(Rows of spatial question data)
▼

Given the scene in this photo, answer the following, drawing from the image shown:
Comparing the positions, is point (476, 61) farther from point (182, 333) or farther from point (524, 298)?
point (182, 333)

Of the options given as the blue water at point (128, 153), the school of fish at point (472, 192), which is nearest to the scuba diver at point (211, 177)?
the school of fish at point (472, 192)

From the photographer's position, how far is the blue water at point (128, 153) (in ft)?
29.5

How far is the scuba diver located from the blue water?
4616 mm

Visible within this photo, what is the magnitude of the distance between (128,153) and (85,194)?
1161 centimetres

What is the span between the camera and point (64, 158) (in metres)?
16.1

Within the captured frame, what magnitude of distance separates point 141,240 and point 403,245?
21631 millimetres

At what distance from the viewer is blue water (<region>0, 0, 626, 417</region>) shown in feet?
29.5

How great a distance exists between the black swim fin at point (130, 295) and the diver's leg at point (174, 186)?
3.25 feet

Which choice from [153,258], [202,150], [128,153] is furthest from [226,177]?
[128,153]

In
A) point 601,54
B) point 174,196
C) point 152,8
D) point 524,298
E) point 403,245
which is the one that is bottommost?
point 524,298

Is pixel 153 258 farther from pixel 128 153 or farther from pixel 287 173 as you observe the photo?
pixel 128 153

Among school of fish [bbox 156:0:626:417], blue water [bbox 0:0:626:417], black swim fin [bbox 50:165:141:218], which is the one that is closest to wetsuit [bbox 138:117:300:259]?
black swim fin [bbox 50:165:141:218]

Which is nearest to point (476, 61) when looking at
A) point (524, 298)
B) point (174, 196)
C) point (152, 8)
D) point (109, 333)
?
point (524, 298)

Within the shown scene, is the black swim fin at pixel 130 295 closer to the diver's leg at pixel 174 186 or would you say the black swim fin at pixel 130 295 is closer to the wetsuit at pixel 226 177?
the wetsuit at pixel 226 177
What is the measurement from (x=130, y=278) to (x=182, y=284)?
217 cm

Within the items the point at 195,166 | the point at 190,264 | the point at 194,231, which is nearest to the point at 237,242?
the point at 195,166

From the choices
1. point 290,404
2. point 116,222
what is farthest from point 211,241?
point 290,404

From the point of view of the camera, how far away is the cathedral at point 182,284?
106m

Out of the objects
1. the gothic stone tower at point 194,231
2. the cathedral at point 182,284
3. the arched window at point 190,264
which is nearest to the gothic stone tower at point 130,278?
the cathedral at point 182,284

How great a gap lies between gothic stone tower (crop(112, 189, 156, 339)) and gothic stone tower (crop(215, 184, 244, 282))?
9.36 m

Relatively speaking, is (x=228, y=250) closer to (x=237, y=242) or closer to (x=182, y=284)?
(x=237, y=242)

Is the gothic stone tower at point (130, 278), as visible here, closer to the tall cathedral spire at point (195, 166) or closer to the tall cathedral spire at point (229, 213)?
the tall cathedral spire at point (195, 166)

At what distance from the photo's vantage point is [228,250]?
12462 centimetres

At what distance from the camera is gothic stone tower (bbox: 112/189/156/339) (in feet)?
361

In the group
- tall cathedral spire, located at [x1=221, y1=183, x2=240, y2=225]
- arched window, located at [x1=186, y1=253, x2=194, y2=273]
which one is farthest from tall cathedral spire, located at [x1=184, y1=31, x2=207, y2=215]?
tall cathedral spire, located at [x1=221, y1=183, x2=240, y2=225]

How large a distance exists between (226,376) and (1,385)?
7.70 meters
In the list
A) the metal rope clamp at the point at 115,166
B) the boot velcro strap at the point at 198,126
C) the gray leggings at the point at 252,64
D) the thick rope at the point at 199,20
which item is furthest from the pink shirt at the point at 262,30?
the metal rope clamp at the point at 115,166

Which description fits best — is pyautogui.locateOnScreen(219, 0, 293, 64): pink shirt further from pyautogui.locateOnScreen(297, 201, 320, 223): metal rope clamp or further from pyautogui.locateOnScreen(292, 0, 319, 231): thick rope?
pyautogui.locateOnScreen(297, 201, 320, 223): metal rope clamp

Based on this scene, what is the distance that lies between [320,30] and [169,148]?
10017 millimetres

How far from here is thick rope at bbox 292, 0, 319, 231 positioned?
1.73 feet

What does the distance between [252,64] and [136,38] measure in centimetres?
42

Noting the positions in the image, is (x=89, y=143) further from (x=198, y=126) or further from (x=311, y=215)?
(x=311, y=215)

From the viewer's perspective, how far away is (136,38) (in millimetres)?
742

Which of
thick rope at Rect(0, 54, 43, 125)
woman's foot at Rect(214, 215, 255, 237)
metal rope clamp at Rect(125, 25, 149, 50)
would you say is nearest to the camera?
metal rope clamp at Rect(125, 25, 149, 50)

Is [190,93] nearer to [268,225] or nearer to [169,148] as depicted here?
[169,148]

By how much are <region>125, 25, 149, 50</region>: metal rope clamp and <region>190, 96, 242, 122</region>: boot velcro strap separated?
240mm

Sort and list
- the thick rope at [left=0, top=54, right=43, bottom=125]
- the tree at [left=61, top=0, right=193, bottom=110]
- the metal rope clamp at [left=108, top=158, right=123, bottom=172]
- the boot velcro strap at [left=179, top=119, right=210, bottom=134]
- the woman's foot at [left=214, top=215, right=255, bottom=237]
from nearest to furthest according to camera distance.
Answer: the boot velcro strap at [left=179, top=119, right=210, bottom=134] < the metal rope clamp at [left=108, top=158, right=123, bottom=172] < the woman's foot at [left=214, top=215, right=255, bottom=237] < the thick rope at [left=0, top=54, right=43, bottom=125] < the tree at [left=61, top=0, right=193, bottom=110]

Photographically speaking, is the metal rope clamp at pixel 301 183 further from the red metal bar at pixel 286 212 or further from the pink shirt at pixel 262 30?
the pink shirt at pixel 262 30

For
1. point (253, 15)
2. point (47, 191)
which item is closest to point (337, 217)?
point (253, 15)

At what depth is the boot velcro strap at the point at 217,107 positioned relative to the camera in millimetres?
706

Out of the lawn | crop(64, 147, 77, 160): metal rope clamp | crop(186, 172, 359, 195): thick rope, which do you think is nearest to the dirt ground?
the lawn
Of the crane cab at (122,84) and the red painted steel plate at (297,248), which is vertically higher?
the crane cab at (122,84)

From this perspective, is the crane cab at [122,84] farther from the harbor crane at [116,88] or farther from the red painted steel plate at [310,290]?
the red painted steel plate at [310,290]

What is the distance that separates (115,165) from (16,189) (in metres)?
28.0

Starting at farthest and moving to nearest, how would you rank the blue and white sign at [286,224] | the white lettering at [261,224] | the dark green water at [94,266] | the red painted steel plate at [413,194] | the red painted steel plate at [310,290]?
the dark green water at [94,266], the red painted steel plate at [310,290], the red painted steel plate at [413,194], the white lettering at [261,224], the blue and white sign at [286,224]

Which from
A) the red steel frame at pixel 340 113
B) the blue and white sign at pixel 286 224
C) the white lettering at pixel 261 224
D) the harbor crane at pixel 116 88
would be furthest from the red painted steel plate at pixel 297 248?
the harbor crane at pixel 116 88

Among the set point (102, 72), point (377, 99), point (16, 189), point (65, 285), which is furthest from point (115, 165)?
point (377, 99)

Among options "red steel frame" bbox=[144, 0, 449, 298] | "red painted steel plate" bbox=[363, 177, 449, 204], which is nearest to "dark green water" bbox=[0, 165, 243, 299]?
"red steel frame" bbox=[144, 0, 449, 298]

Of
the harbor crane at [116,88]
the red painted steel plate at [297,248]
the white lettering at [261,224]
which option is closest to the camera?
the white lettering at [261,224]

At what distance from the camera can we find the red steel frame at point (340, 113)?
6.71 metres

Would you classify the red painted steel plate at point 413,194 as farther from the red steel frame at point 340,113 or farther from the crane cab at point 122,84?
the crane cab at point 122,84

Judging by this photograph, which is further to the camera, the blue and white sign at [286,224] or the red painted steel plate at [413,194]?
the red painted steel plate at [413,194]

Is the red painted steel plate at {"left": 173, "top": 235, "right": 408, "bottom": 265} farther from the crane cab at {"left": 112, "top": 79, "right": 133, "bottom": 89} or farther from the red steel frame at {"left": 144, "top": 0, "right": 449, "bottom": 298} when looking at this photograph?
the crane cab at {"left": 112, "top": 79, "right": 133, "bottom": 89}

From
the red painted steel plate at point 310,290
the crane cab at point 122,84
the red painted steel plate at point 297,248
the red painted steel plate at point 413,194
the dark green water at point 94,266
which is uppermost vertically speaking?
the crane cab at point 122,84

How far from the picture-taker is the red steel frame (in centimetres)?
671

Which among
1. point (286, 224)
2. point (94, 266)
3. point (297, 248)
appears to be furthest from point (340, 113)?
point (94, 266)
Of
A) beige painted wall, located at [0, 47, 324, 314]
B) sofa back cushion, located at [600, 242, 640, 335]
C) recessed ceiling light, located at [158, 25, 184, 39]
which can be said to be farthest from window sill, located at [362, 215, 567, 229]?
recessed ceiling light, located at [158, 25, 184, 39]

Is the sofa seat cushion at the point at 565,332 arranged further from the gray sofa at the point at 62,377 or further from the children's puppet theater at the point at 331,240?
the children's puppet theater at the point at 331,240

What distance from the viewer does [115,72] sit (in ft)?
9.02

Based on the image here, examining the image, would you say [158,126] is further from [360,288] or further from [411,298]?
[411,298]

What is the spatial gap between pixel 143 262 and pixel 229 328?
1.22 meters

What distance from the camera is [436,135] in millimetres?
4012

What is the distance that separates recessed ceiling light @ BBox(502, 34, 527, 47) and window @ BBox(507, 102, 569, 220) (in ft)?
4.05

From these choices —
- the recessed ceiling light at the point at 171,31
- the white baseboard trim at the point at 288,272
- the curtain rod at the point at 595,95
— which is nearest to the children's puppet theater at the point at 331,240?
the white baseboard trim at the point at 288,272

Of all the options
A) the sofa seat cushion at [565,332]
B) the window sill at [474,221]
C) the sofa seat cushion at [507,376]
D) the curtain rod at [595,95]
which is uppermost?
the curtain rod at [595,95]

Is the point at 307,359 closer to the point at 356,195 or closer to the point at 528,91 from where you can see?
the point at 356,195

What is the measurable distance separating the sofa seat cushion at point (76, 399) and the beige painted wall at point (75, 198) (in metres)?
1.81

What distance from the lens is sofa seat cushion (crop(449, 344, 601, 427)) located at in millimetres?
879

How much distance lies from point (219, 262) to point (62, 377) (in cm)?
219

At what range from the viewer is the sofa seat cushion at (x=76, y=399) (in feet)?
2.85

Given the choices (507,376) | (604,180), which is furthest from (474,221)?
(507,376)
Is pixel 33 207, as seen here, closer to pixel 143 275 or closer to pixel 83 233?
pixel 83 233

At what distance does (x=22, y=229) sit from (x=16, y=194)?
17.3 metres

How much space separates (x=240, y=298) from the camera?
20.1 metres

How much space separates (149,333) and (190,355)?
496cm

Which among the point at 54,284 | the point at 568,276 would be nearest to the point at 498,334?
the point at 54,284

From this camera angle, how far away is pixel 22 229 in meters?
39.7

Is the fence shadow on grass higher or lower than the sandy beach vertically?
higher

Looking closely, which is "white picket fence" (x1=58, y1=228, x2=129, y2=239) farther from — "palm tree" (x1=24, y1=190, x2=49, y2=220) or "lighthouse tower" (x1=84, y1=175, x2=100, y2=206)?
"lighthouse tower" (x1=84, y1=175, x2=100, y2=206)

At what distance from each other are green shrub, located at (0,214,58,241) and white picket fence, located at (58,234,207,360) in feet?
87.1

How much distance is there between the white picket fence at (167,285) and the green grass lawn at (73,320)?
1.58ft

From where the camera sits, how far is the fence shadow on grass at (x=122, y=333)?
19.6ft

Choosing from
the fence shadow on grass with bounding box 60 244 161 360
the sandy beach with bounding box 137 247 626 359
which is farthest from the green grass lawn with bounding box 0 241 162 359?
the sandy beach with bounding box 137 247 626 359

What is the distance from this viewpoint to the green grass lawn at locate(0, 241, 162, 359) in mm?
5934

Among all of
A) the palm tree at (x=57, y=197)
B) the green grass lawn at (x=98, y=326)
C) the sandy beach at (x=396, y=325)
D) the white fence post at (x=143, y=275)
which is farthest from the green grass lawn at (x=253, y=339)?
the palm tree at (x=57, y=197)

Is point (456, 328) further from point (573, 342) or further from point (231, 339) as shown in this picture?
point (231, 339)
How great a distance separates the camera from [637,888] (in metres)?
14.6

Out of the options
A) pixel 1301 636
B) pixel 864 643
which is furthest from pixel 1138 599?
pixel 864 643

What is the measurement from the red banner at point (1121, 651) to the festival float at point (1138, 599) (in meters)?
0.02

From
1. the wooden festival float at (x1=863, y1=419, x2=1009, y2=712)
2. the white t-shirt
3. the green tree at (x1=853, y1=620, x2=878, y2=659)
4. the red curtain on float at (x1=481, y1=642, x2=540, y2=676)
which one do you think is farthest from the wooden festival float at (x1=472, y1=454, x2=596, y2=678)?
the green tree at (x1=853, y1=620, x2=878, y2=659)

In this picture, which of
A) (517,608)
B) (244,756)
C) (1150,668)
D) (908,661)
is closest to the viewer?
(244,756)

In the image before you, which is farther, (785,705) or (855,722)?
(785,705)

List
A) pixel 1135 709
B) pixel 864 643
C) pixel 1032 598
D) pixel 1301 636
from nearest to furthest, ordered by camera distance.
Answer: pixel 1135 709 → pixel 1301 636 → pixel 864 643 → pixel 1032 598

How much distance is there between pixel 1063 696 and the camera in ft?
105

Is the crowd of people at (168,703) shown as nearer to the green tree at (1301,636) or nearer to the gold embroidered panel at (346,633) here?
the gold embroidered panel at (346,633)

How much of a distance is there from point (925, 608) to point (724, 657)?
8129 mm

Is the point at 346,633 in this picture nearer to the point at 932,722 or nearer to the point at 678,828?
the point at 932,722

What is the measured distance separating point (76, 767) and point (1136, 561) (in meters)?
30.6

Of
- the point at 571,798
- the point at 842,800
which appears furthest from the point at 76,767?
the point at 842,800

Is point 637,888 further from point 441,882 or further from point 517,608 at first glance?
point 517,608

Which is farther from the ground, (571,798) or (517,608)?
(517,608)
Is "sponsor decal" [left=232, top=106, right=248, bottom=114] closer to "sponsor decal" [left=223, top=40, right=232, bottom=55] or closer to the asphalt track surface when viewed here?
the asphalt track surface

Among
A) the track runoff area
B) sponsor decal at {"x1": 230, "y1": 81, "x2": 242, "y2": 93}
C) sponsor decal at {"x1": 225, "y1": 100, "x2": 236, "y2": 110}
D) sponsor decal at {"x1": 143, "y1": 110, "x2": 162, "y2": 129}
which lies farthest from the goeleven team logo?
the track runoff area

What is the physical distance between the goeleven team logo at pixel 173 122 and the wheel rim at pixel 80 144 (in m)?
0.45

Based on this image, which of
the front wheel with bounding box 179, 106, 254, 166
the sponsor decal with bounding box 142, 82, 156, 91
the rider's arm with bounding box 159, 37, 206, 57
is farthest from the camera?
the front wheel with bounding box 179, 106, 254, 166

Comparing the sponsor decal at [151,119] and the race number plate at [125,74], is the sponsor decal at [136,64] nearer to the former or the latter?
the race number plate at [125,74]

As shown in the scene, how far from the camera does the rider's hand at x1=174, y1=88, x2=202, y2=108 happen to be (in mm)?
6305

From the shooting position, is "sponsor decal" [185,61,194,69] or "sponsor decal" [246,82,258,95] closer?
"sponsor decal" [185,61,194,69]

▲

* TASK INSTRUCTIONS *
Copy the lines from the one containing "From the shooting" through the end of the lines above, both ends included.

* CORRECT OUTPUT *
From the shooting position, is "sponsor decal" [185,61,194,69] or "sponsor decal" [246,82,258,95] closer?
"sponsor decal" [185,61,194,69]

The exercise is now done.